→ **TASK TO CARRY OUT**
In the lines below, find the one that contains "Of the two, the" and write it out exactly, along with every line that follows it.

----- PROVIDED ENTRIES -----

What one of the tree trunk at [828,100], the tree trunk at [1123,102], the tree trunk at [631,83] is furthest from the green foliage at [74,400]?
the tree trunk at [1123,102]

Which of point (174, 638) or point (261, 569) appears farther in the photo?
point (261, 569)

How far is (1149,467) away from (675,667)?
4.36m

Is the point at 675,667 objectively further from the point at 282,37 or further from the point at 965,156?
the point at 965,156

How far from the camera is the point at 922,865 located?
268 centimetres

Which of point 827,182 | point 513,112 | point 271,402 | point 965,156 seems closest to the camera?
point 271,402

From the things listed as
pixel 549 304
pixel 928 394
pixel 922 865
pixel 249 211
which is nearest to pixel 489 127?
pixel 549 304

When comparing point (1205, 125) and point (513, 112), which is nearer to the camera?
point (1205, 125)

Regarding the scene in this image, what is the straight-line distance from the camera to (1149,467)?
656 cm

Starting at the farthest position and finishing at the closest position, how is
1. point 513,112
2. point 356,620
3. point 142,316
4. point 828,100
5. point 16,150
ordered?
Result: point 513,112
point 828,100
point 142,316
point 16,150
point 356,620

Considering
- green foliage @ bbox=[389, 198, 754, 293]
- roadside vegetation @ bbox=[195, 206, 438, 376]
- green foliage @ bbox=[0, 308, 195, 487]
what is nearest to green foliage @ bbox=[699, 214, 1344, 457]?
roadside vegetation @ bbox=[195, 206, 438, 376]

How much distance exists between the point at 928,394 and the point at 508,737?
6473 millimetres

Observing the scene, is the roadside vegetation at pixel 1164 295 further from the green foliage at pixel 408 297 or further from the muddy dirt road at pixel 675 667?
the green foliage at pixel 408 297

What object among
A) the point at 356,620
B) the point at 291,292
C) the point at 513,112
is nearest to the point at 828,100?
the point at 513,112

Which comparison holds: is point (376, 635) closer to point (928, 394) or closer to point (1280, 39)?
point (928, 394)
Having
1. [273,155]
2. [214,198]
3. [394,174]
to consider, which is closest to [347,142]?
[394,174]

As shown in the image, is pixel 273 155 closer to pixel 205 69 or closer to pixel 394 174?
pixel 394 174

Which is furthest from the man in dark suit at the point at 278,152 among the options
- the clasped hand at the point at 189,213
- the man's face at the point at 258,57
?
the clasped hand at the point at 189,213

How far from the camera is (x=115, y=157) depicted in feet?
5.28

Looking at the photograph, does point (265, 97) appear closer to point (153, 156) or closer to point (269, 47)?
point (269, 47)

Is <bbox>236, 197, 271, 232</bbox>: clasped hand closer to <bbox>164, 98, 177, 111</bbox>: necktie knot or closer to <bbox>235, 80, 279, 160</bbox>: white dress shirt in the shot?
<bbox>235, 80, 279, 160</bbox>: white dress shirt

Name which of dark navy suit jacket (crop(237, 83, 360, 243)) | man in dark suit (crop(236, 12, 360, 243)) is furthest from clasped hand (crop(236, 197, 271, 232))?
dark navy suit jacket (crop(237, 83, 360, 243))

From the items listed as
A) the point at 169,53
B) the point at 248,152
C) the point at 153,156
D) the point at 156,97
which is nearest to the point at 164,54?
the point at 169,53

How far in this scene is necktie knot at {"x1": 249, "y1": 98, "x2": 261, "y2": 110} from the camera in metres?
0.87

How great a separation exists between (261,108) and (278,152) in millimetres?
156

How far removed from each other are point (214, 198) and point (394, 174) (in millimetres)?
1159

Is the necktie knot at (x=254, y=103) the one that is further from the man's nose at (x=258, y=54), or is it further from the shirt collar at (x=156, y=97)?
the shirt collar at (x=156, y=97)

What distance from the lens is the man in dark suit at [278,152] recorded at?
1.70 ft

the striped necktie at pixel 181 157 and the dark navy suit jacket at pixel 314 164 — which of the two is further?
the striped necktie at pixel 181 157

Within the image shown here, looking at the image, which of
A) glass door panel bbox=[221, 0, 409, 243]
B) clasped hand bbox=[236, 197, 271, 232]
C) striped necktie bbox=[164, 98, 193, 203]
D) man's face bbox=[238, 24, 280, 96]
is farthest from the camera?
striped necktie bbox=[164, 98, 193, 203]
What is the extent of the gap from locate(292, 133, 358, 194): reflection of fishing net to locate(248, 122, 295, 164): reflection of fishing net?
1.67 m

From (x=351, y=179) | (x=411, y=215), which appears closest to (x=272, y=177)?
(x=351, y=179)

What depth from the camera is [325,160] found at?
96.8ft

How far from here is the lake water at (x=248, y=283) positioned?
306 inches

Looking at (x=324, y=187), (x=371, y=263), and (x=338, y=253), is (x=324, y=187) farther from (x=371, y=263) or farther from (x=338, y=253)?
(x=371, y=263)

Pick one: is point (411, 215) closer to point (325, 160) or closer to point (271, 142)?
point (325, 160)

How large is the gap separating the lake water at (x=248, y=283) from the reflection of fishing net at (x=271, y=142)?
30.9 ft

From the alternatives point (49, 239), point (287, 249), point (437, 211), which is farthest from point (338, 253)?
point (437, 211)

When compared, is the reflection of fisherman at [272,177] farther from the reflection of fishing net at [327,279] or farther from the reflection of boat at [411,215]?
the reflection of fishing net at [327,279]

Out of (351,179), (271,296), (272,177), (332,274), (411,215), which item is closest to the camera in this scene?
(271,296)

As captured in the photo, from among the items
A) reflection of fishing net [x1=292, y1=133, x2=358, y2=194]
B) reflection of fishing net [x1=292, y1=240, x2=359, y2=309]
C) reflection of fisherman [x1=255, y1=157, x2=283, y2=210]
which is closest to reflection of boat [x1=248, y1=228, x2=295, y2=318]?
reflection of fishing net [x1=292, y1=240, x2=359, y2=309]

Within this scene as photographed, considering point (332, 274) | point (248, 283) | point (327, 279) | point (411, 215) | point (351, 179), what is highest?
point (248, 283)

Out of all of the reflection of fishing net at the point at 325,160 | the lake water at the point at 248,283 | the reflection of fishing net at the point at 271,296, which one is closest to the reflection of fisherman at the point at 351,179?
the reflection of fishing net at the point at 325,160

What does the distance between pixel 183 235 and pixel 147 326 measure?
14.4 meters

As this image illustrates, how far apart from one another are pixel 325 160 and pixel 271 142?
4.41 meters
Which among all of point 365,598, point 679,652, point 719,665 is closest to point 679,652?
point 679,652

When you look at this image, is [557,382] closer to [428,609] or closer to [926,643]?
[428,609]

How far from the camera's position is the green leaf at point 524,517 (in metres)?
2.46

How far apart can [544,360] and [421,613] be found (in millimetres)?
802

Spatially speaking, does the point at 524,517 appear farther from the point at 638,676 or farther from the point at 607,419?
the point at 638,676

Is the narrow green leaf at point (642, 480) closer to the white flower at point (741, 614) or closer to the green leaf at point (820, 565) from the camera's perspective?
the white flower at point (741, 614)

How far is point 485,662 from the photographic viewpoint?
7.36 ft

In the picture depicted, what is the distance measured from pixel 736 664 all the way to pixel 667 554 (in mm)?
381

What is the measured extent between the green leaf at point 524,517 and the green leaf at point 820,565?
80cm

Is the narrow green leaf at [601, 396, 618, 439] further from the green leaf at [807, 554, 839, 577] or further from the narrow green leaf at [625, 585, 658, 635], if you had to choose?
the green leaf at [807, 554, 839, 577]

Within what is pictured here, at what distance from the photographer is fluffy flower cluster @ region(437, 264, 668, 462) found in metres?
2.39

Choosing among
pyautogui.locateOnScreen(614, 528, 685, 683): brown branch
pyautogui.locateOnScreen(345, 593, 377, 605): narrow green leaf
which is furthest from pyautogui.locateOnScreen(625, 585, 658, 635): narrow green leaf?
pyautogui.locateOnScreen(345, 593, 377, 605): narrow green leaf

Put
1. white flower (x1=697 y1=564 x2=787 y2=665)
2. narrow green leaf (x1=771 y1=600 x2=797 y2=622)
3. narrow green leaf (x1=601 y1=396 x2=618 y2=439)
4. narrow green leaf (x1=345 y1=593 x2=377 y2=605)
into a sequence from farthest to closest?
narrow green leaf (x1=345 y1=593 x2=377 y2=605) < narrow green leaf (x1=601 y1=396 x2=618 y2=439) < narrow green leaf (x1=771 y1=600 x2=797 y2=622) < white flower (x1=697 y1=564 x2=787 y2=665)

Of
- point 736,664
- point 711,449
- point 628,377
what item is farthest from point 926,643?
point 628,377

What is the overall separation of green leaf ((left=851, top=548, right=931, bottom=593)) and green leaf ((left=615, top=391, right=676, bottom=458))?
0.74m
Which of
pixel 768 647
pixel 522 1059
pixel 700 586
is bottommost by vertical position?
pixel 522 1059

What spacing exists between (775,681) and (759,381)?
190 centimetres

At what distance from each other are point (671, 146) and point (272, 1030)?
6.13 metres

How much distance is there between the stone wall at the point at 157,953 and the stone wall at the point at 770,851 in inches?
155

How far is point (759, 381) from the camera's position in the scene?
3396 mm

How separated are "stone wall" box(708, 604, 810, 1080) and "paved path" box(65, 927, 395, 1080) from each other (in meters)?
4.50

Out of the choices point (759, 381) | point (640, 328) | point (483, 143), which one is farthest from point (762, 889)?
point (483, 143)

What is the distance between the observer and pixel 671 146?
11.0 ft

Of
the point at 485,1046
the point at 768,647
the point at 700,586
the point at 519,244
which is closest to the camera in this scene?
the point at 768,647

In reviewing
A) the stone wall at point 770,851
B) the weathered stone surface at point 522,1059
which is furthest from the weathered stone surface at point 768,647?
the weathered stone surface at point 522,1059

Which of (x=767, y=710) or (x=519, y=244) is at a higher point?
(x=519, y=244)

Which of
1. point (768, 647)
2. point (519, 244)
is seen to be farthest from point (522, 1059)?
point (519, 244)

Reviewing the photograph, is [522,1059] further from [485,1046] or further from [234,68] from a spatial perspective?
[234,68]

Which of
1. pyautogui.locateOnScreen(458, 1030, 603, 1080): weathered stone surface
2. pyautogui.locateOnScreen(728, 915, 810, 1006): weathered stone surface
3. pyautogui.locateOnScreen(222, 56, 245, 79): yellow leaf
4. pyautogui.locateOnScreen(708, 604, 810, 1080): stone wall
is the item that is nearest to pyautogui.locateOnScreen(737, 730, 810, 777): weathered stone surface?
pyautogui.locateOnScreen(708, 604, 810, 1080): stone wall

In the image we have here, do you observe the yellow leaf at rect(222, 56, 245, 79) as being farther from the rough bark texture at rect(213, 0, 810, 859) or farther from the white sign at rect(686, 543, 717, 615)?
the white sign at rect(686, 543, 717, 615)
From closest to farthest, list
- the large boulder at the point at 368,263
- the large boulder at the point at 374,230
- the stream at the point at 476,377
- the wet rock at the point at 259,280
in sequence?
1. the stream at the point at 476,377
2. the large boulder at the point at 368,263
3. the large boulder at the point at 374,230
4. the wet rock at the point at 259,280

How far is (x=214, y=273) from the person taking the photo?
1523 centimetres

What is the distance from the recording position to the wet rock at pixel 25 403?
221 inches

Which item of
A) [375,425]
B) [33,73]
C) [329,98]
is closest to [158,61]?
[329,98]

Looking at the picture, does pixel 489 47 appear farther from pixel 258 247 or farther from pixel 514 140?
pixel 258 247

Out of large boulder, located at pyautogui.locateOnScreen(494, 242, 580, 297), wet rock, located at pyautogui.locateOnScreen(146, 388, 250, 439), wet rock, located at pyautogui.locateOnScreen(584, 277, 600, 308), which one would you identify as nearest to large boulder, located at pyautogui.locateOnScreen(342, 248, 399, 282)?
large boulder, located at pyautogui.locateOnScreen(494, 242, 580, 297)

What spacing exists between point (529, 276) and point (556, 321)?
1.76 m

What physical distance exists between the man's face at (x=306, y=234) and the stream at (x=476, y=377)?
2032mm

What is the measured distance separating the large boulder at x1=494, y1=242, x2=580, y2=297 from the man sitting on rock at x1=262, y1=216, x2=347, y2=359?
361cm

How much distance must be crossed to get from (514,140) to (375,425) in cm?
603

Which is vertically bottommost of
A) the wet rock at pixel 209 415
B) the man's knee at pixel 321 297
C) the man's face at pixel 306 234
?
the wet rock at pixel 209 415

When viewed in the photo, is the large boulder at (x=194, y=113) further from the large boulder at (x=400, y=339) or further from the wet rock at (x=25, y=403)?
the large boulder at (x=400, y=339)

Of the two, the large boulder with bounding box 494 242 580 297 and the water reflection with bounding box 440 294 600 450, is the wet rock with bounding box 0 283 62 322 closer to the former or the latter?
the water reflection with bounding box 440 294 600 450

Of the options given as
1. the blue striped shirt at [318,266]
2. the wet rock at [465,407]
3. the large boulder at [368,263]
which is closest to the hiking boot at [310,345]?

-----

→ **SOLVED EXERCISE**
Of the two, the large boulder with bounding box 494 242 580 297 and the water reflection with bounding box 440 294 600 450, is the wet rock with bounding box 0 283 62 322 closer to the former or the latter?
the water reflection with bounding box 440 294 600 450

Of the options given as
1. the blue striped shirt at [318,266]
2. the wet rock at [465,407]
3. the large boulder at [368,263]
which is closest to the hiking boot at [310,345]?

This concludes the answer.